So This Is Pediatric Neurology, Part Two
I totally ruined the last post with my humor-cum-neurotic antics. So back to the difficulties in examining pediatric patients.
The whole “take a good history and physical” mantra kind of goes out the window when the human you’re trying to help doesn’t do that whole “talking” thing or that whole “sitting up” thing, or especially the “can you do what I’m asking you to do” thing. It really makes you hone your ability to draw conclusions from limited information and to use tricks to get the information you need. A couple things I’ve picked up (post yours in the comments!):
Checking reflexes requires the patient to relax their joint, but it’s a tough sell on a squirming infant. Even distracting them doesn’t always work.
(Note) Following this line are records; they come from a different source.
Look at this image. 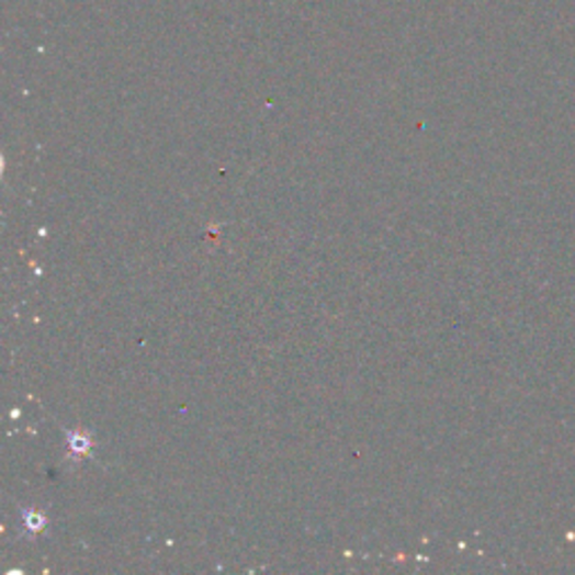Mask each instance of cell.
Listing matches in <instances>:
<instances>
[{
  "mask_svg": "<svg viewBox=\"0 0 575 575\" xmlns=\"http://www.w3.org/2000/svg\"><path fill=\"white\" fill-rule=\"evenodd\" d=\"M32 531H41L43 529V517L41 515H27V521H25Z\"/></svg>",
  "mask_w": 575,
  "mask_h": 575,
  "instance_id": "obj_1",
  "label": "cell"
}]
</instances>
“Follow my finger” to check eye movements can be tough. Following a toy or a face seems to be much easier.
Use the parent. They can soothe the savage beast, and keep the child’s attention while you’re busy poking and prodding them. Plus, they’re usually
all you’ve got for the history, if the kid’s too young to talk.
Let kids see your instruments before you use them. Makes them less scary. Warning: the hyperactive children will throw your reflex hammer, and may almost hit a nurse
in the eye. Keep instruments away from them.
Get on the child’s level. You’re much less intimidating there.
Other tricks, my medblogging colleagues?